* [Problem A]:
Copy the Cohort Explorer architecture passage from "The Cohort Explorer" to "Triplestore (SPARQL queries/updates).", but switch "FastAPI" to "Flask".
* [Problem B]:
Proceed with the Cohort Explorer architecture description, starting right after its last sentence.
━━━━━ Passage shown ━━━━━
The Cohort Explorer follows a standard web application architecture with three main components, orchestrated using Docker Compose:

  1. Frontend (frontend/): A client-side web application built with Next.js (React) and TypeScript. It provides the user interface for exploring cohorts, managing uploads, defining mappings, and initiating DCR creation. It interacts with the Backend API. Styling is done with TailwindCSS and DaisyUI.
  2. Backend (backend/): A Python API server built with FastAPI. It handles:
    • Authentication (via Decentriq OAuth and JWT session tokens).
    • Parsing uploaded metadata files (CSVs, Excel).
    • Interacting with the Triplestore (SPARQL queries/updates).
    • Managing data files on the server.
    • Communicating with the Decentriq API for DCR creation.
    • Serving metadata to the frontend.
  3. Database (db): An Oxigraph triplestore instance. It stores all cohort and variable metadata as RDF triples, conforming to the custom iCARE4CVD ontology. It exposes a SPARQL endpoint accessible only by the Backend.
━━━━━ Input data ━━━━━
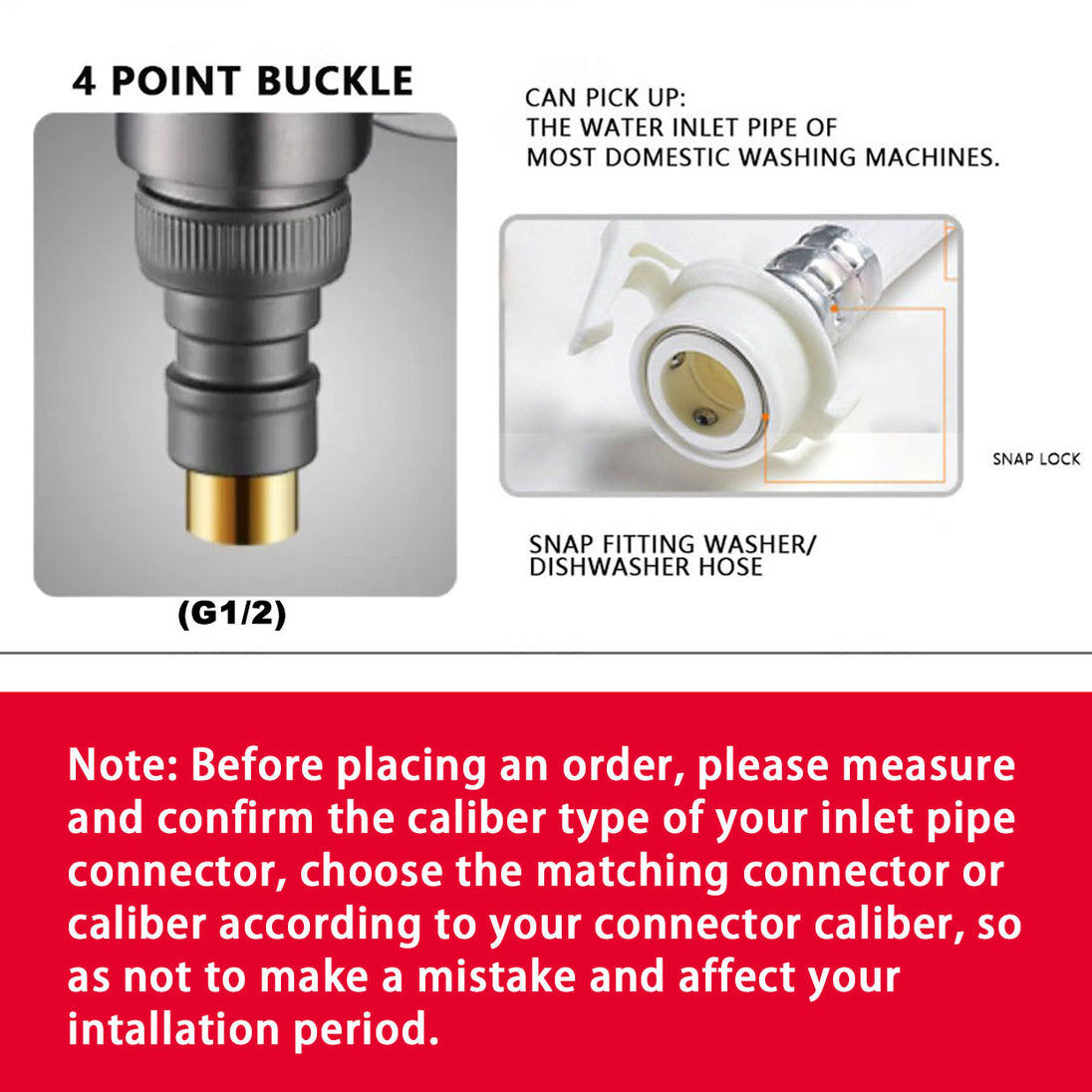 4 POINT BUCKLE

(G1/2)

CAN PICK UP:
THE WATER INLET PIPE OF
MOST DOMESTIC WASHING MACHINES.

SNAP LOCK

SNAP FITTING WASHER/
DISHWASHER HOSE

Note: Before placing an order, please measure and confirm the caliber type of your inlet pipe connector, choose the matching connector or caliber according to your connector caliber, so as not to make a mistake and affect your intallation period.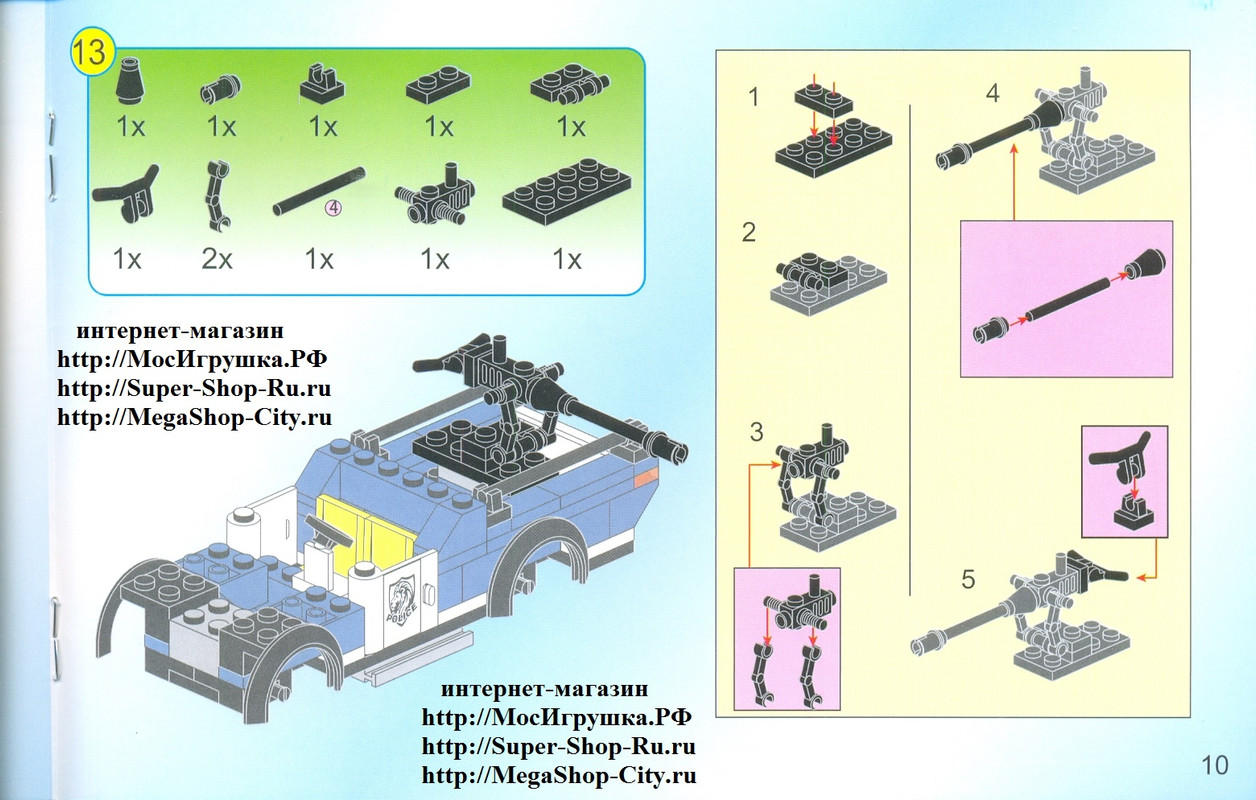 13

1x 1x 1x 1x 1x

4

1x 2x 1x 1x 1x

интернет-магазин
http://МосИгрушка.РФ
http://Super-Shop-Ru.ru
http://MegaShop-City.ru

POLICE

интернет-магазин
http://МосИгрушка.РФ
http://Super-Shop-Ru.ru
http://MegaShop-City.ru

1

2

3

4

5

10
━━━━━
* [Answer space A]:
The Cohort Explorer follows a standard web application architecture with three main components, orchestrated using Docker Compose:

  1. Frontend (frontend/): A client-side web application built with Next.js (React) and TypeScript. It provides the user interface for exploring cohorts, managing uploads, defining mappings, and initiating DCR creation. It interacts with the Backend API. Styling is done with TailwindCSS and DaisyUI.
  2. Backend (backend/): A Python API server built with Flask. It handles:
    • Authentication (via Decentriq OAuth and JWT session tokens).
    • Parsing uploaded metadata files (CSVs, Excel).
    • Interacting with the Triplestore (SPARQL queries/updates).

* [Answer space B]:
Data Flow:

  1. Initial Metadata Load: An administrator uploads the central iCARE4CVD_Cohorts.xlsx file containing general information about all participating cohorts. This data is parsed by the backend and stored in a dedicated graph (icare:graph/metadata) in the triplestore.
  2. Data Dictionary Upload: A data custodian uploads a CSV data dictionary for their specific cohort.
  3. Backend Processing: The backend validates the CSV, parses its content, and transforms it into RDF triples according to the iCARE4CVD ontology (cohort-explorer-ontology.ttl). These triples are stored in a named graph specific to the cohort (e.g., icare:cohort/{cohort_id}).
  4. Mapping: Custodians use the frontend UI to map variables/categories to standard concepts. The frontend sends requests to the backend (/insert-triples endpoint), which stores these mappings as RDF triples in a separate named graph for that cohort (e.g., icare:cohort/{cohort_id}/mappings).
  5. Exploration: The frontend fetches all cohort and variable metadata (including mappings) from the backend via a single comprehensive SPARQL query executed by the backend against the triplestore. Filtering and searching are performed client-side in TypeScript.
  6. DCR Creation: A data scientist selects cohorts and triggers DCR creation. The frontend sends the list of selected cohort IDs to the backend (/create-provision-dcr endpoint).
  7. Decentriq Interaction: The backend uses the cohort metadata (retrieved from the triplestore) to generate the necessary configuration and interacts with the Decentriq API to create and publish the DCR.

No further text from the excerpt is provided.